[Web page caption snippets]
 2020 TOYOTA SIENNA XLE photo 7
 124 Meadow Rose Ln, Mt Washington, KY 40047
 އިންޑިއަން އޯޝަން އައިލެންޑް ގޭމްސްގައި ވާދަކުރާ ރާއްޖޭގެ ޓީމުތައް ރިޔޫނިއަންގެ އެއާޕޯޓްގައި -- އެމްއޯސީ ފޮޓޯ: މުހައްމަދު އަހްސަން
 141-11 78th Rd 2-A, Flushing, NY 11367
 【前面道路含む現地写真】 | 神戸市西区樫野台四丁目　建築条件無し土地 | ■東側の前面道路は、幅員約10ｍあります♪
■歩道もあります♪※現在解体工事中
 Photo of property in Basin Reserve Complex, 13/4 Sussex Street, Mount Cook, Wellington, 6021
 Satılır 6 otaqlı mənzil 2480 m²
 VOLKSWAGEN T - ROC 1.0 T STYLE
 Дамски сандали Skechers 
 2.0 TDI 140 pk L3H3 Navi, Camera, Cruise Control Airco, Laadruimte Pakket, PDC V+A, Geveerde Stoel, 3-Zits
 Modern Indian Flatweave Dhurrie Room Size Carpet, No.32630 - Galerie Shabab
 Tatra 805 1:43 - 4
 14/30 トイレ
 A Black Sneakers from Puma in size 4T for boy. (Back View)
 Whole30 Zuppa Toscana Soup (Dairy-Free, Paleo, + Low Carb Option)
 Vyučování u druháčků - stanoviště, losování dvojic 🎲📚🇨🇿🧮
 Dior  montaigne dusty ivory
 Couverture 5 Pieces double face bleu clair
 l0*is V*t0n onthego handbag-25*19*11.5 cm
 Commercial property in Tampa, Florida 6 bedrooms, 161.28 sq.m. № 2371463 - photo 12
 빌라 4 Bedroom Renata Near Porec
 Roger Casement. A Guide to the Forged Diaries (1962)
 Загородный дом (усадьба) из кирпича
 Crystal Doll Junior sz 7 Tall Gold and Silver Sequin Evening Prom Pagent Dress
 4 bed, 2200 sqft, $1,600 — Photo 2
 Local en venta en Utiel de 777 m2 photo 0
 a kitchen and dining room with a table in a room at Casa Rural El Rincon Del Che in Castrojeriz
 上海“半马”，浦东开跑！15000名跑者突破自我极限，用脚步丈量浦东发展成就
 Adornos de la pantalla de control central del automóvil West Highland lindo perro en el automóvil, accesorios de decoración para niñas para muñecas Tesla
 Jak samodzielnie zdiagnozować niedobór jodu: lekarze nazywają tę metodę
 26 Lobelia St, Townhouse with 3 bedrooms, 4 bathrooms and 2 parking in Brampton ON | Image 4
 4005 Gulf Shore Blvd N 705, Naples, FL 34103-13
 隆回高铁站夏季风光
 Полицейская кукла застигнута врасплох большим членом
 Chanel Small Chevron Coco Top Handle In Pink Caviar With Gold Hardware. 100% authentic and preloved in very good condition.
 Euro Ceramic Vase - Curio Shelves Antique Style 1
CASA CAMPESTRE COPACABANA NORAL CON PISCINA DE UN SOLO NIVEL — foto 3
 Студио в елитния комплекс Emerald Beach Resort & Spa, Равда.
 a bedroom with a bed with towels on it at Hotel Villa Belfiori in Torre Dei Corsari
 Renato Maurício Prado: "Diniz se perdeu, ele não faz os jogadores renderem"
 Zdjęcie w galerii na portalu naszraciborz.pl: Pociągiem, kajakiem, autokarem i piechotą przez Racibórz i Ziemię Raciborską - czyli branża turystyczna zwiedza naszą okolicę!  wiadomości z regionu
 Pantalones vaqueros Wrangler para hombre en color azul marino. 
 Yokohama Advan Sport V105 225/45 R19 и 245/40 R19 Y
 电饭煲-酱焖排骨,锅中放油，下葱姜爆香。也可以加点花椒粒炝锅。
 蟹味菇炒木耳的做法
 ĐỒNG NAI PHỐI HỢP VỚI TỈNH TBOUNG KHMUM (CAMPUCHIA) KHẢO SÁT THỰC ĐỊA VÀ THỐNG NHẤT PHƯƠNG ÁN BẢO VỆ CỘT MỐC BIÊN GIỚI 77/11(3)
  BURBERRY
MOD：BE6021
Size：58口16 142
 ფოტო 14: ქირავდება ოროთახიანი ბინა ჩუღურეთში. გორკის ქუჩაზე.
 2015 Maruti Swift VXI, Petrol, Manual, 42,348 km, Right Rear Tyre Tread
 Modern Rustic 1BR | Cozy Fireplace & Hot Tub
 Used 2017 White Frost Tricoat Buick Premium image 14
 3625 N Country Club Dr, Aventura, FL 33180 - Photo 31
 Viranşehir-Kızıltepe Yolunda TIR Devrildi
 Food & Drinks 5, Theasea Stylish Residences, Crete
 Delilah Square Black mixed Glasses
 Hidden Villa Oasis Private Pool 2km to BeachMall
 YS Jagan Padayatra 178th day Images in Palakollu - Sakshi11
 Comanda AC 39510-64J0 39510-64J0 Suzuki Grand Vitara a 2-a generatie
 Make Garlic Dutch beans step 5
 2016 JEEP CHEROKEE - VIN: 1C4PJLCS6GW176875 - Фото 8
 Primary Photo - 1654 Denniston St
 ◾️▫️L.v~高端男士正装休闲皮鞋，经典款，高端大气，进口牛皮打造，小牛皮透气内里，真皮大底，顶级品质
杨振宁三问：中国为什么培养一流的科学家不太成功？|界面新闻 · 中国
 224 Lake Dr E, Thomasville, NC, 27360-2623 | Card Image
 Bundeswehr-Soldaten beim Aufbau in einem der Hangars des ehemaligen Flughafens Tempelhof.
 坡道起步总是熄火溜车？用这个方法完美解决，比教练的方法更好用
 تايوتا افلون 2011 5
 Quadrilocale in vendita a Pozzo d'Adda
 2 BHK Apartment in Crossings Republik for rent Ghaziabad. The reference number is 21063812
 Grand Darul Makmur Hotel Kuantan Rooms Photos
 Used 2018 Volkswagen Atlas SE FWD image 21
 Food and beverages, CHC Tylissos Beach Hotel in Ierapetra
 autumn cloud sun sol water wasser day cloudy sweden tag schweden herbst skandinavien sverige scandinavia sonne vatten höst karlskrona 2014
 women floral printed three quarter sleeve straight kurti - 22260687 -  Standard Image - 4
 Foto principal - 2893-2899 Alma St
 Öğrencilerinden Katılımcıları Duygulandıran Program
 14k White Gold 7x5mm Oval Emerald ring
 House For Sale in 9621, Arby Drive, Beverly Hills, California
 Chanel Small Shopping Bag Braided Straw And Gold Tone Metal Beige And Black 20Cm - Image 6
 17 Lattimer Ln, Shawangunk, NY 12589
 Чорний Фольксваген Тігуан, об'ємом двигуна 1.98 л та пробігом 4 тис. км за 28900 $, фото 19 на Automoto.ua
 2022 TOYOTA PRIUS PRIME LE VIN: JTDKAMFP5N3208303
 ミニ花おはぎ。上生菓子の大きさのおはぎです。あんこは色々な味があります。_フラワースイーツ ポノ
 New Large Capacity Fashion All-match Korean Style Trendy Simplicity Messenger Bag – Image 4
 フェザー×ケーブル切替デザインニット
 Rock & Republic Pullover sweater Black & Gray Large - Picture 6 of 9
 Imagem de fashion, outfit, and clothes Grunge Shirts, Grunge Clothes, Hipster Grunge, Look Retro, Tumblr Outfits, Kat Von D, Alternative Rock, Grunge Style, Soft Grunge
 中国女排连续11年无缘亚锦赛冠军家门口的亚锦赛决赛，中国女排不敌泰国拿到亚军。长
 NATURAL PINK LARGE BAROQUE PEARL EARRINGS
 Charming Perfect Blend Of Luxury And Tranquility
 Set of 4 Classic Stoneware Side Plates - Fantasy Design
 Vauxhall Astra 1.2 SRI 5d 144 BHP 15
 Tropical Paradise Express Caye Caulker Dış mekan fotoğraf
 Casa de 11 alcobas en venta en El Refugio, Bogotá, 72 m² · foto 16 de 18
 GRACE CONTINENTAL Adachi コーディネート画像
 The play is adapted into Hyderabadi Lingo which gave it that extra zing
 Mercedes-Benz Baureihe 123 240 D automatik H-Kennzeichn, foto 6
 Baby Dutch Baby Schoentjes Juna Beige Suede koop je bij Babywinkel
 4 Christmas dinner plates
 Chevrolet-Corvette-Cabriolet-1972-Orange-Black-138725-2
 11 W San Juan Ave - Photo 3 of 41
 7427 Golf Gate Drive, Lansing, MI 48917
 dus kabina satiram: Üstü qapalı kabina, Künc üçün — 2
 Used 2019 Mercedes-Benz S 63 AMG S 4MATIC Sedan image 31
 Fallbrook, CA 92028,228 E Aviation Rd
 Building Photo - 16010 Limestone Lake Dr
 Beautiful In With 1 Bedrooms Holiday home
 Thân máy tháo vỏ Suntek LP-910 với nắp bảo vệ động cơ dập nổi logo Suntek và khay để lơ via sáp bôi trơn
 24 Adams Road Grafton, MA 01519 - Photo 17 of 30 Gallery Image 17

ACTION ITEM: Retrieve all lines from the data that contain the string "Emerald".

RESPONSE FOR THIS EXERCISE:
 Студио в елитния комплекс Emerald Beach Resort & Spa, Равда.
 14k White Gold 7x5mm Oval Emerald ring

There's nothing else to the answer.